Incompatible with page caching (incomplete cron runs, possible PHP fatal errors)

mrgoltra - March 8, 2008 - 20:11
Project:Poormanscron
Version:6.x-1.1
Component:Code
Category:bug report
Priority:critical
Assigned:Unassigned
Status:needs review
Description

I keep getting this

Fatal error: Call to undefined function format_interval() in
/hsphere/local/home/mysite.com/sites/all/modules/poormanscron/poormanscron.module on line 57

anyone have any ideas?

#1

gpk - August 12, 2008 - 10:46
Title:Fatal Error» PHP fatal error can occur with Drupal's normal cache mode (can render site unavailable to the visitor)
Category:support request» bug report

I've just had this error.

The function format_interval() http://api.drupal.org/api/function/format_interval/5 is in common.inc.

What I reckon may have happened is as follows:
- normal page cacheing is turned on
- I visited a page on the site as an anonymous, first time visitor (so the page was not already stored in the browser's local cache)
- Drupal found the page in the {cache_page} table and tried to return it to the browser (the specifics: code execution had reached http://api.drupal.org/api/function/_drupal_cache_init/5 with $phase == DRUPAL_BOOTSTRAP_LATE_PAGE_CACHE) and we are in the elseif code block i.e. the CACHE_NORMAL case).
- walking through the code from this point, first of all module.inc gets included
- then we hit bootstrap_invoke_all('init'). This causes all modules with either init or exit hooks to be loaded, and those with init hooks have them called. In my case this means that content.module (CCK), og.module and statistics.module get loaded, and content_init() and og_init() get called.
- then we hit drupal_page_cache_header($cache); This sets headers, sends them to the browser, and prints the (cached) page content to the browser
- then we hit bootstrap_invoke_all('exit'). In my case, poormanscron_exit() and statistics_exit() will be called, in that order. Since I have progress logging of the poormanscron run enabled, lines 51 - 57 of poormanscron.module get executed (http://cvs.drupal.org/viewvc.py/drupal/contributions/modules/poormanscro...)
- the first problem here is that in this situation only the cron hooks of modules that also have init or exit hooks will be called this these are the only ones that will be loaded at this point
- the second problem, as you have seen, is that in line 57, format_interval() is called. However, common.inc has not yet been included (it only gets loaded in the final bootstrap phase, at the bottom of http://api.drupal.org/api/function/_drupal_bootstrap/5).

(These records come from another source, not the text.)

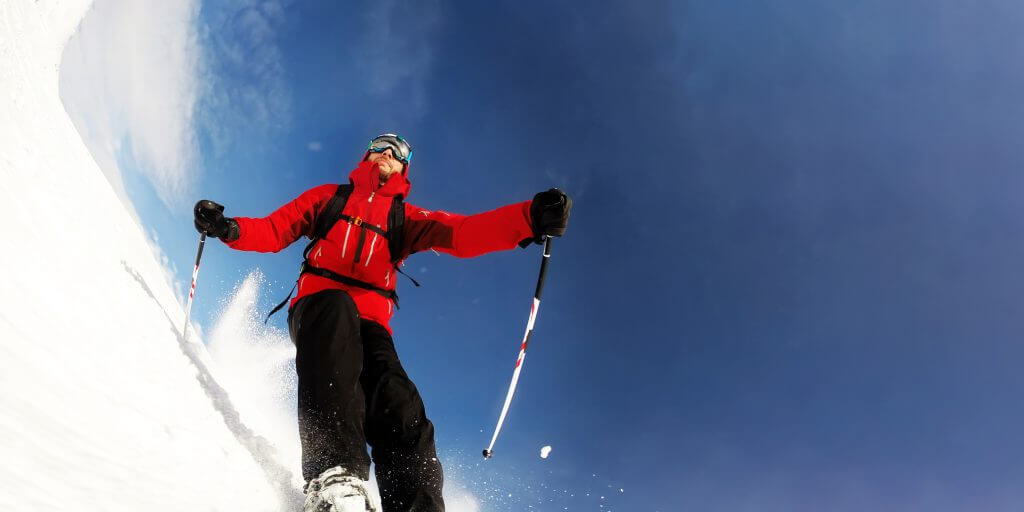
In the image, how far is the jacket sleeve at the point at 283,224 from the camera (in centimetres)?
462

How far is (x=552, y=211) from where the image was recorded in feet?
13.0

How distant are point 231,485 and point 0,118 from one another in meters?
3.99

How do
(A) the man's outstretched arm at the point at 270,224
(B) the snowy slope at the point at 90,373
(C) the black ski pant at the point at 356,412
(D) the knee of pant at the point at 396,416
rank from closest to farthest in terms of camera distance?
(B) the snowy slope at the point at 90,373, (C) the black ski pant at the point at 356,412, (D) the knee of pant at the point at 396,416, (A) the man's outstretched arm at the point at 270,224

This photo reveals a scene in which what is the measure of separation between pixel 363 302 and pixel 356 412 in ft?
4.38

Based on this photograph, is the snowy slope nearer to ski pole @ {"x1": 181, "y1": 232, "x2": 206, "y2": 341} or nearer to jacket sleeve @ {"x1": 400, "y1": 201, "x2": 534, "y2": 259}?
ski pole @ {"x1": 181, "y1": 232, "x2": 206, "y2": 341}

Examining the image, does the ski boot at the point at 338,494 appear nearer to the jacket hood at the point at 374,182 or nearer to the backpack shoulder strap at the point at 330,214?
the backpack shoulder strap at the point at 330,214

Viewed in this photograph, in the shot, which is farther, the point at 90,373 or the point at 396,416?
the point at 396,416

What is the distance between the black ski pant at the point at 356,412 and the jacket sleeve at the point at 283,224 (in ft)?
4.28

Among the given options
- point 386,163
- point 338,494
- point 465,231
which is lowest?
point 338,494

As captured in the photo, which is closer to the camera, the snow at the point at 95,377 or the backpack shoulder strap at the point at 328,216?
the snow at the point at 95,377

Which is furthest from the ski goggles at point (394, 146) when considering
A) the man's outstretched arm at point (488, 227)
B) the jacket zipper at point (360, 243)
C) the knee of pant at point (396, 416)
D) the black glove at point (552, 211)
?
the knee of pant at point (396, 416)

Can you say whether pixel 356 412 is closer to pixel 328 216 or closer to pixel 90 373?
pixel 90 373

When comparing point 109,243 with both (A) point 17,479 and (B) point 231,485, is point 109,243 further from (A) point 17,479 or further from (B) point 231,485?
(A) point 17,479

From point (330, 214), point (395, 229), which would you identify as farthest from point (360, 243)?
point (330, 214)
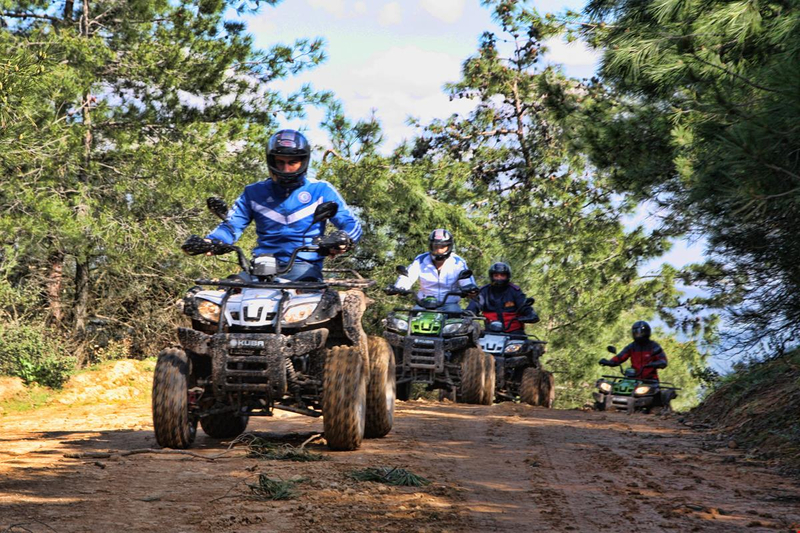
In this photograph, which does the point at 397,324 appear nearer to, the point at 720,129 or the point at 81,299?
the point at 81,299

The solution AFAICS would be to force a full Drupal bootstrap at around line 48 of poormanscron.module. As well as making sure that common.inc has been included, this would also ensure that all cron hooks get called.

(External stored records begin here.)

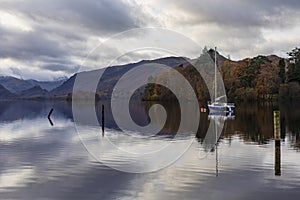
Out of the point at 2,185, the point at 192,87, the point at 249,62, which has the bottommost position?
the point at 2,185

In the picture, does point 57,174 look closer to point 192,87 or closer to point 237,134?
point 237,134

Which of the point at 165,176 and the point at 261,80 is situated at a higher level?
the point at 261,80

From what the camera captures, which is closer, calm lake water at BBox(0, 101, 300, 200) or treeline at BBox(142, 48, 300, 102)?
calm lake water at BBox(0, 101, 300, 200)

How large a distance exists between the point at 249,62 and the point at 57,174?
113 m

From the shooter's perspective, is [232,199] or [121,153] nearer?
[232,199]

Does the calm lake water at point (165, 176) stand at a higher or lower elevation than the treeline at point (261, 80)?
lower

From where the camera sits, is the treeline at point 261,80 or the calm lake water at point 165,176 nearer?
the calm lake water at point 165,176

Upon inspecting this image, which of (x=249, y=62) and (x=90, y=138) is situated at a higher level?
(x=249, y=62)

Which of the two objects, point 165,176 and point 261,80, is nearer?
point 165,176

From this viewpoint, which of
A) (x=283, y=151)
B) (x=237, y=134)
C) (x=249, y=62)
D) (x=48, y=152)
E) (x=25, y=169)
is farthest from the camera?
(x=249, y=62)

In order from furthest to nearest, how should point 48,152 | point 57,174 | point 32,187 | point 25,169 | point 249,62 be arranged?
point 249,62 < point 48,152 < point 25,169 < point 57,174 < point 32,187

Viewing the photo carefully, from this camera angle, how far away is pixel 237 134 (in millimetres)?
36844

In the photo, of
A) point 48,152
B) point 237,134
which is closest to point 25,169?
point 48,152

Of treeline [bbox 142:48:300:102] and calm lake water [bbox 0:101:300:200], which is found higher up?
treeline [bbox 142:48:300:102]
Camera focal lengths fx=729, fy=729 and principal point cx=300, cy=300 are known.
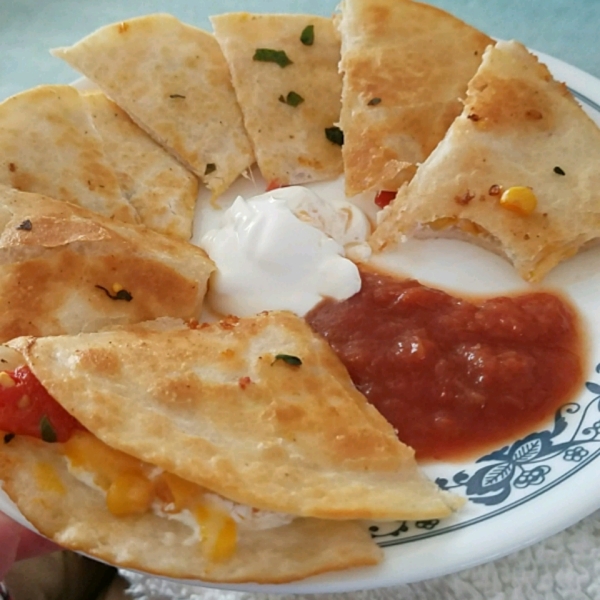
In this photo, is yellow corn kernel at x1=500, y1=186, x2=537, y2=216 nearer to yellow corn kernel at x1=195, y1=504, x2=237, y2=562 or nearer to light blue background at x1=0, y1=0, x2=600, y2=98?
yellow corn kernel at x1=195, y1=504, x2=237, y2=562

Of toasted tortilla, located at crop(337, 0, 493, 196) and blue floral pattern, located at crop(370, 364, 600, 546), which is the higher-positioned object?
toasted tortilla, located at crop(337, 0, 493, 196)

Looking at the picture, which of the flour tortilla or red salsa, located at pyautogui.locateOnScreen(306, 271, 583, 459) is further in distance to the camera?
red salsa, located at pyautogui.locateOnScreen(306, 271, 583, 459)

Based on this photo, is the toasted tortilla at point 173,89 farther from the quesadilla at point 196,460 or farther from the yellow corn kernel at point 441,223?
the quesadilla at point 196,460

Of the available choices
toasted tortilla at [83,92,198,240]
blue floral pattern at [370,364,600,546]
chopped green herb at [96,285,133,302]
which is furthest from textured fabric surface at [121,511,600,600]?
toasted tortilla at [83,92,198,240]

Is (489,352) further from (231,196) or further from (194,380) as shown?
(231,196)

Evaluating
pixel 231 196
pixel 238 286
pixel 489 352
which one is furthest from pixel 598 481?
pixel 231 196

By recreating the conditions above, I have successfully caused the error to occur again :-).

When I first hit this problem it actually interrupted the sending of the (cached) home page data to the browser, so the home page didn't display correctly. Because the data was then cached locally by the browser, the site was completely broken!!! Therefore changing status of this issue to critical.

#2

gpk - August 10, 2008 - 20:21
Priority:normal» critical

#3

gpk - August 11, 2008 - 14:00
Status:active» needs review

Here's a patch for 5.x. Seems to work fine, I'll leave the patched code active on my site and monitor behaviour.

AttachmentSize
poormanscron-bootstrap-231724-5.x.patch 565 bytes

#4

gpk - August 11, 2008 - 14:09
Version:5.x-1.x-dev» 6.x-1.x-dev

And a patch for 6.x/HEAD, untested.

AttachmentSize
poormanscron-bootstrap-231724-6.x.patch 481 bytes

#5

gpk - August 12, 2008 - 12:25

Hmm actually it's not so simple.

While the DRUPAL_BOOTSTRAP_PATH phase poses no problems, DRUPAL_BOOTSTRAP_FULL is another matter (e.g. see http://api.drupal.org/api/function/_drupal_bootstrap_full/5). It sets a header, but oh dear if a cached page has already been sent then the headers have already been sent -> PHP error..!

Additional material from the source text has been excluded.